Une militante de BDS et de l’UJFP, arrêtée elle aussi à Strasbourg, écope pour sa part de poursuites judiciaires après avoir passé 48 heures en garde à vue. Elle passera au tribunal en janvier, accusée de faire partie des organisateurs de cette manifestation interdite, nous indique l’UJFP. 

À Toulouse, « il y a eu entre 5 et 10 arrestations », complète Tom Martin, porte-parole de Palestine Vaincra. Aucune n’a abouti à des poursuites. De nombreuses contraventions « ont été faites directement sur place »On décompte encore une militante de l’UFJP ayant passé 24 heures de garde-à-vue à Marseille ; ou encore l’interpellation du journaliste Taha Bouhafs à Paris. Les collectifs et associations peinent encore à agréger les remontées de terrain et à chiffrer l’ampleur des mesures répressives.

Toujours est-il que ces mesures sont perçues comme le « signe d’un soutien inconditionnel » au gouvernement israélien d’extrême-droite, caractérise Tom Martin. Un gouvernement actuellement accusé de crimes de guerre à Gaza, par des ONG comme Human Rights Watch, au vu de l’utilisation de phosphore blanc (démentie par Israël) ou du déplacement forcé de populations. « Tout cela rend difficile toute manifestation de soutien à la population palestinienne, au moment où, menacée d’une crise humanitaire, elle en a le plus besoin », déplore Christine Poupin du NPA.

Ces mesures empêchent aussi d’apporter de la nuance et de la pensée politique, voire de la profondeur historique, au débat public.

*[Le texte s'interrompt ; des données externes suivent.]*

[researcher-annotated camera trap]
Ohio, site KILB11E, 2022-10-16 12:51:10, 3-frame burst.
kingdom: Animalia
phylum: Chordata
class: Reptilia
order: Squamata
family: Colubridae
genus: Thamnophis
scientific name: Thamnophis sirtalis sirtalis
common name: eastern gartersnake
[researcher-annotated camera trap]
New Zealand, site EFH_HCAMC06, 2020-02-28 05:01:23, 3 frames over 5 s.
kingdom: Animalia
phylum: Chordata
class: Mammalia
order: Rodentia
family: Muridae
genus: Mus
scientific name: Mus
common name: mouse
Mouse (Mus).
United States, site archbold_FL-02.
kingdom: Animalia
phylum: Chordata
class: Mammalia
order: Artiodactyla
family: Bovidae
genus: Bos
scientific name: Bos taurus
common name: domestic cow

Elles produisent un sentiment de rétrécissement : rares sont les espaces médiatiques où il est encore possible d’évoquer les racines de la violence, la structuration du Hamas, ou encore la politique coloniale d’Israël, sans se faire couper immédiatement

 

L’Intérieur exige l’expulsion « en urgence absolue » de la militante Mariam Abou Daqqa, 72 ans, venue de Gaza

 

Une autre arrestation fait grand bruit, hors manifestation cette fois. Celle de l’activiste et intellectuelle palestinienne Mariam Abou Daqqa, interpellée à Marseille ce 16 octobre, placée sous procédure d’expulsion à la demande du ministre de l’Intérieur. Habitante et militante à Gaza, elle était en tournée en France grâce à un visa de court séjour, délivré par le consulat de France à Jérusalem en août, en théorie valable jusqu’à fin novembre.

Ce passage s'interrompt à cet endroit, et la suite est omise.